Shopbop
- Website type: Subsidiary of Amazon.com
- Available in: English, Russian, Chinese
- Headquarters: Madison, Wisconsin, U.S.
- Owner: Amazon.com
- Founders: Bob Lamey; Martha Graettinger; Ray Zemon;
- CEO: Kim Fleissner (CEO);
- Industry: E-commerce
- Products: Clothing, shoes, handbags and accessories
- Employees: 400 (2015)
- Website: www.shopbop.com
- Commercial: Yes
- Launched: November 1999
- Current status: Active

= Shopbop =

American online fashion retailer

Shopbop is a US online fashion apparel and accessories shop opened in 1999. It has been a subsidiary of Amazon.com since 2006.

==History==
Shopbop was founded by Bob Lamey, Martha Graettinger, and venture investor Ray Zemon in November 1999 in Madison, Wisconsin. It was originally the internet presence of brick and mortar clothing dealer Bop in downtown Madison (the shop was closed in 2014). Graettinger and Lamey chose Madison because it was a college town with strong fashion-conscious student base.

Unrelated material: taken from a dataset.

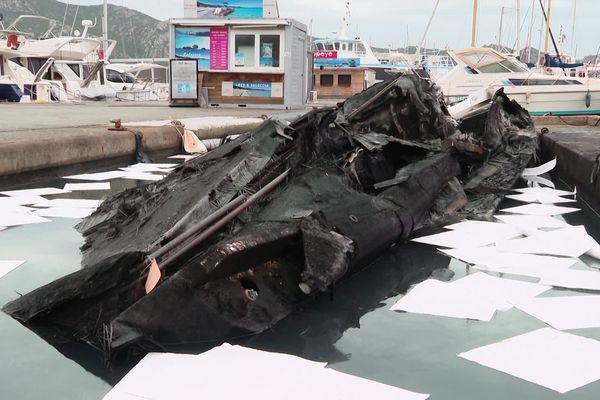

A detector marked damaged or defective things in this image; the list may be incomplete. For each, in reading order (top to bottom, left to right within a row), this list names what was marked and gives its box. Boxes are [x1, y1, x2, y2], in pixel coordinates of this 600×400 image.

burned boat hull [0, 74, 536, 356]
charred wreckage [2, 73, 536, 360]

Shopbop was acquired by Amazon.com in February 2006. At the time of the deal it was selling 103 different lines of high-end clothing. Since the acquisition Shopbop ran almost completely independently from Amazon, which also sells clothes and accessories, and even competed with it. In September 2013 Shopbop opened the East Dane contemporary menswear website, that merged with Shopbop.com in 2021.

The website went through several redesigns, particularly in 2012 and 2017 (among the redesigns, a loyalty program was added to the website).

In 2022, Shopbop launched a new beauty category.

== Products ==
Shopbop offers a wide selection of clothing, shoes, bags, and accessories for women. The company's product offerings range from high-end designer pieces to more affordable, trendy items. Shopbop's selection includes dresses, tops, pants, jeans, skirts, outerwear, swimwear, lingerie, and more.

In addition to women's fashion, Shopbop also offers a selection of men's clothing and accessories. The men's collection includes clothing, shoes, and accessories from brands such as Calvin Klein, Levi's, and Tommy Hilfiger.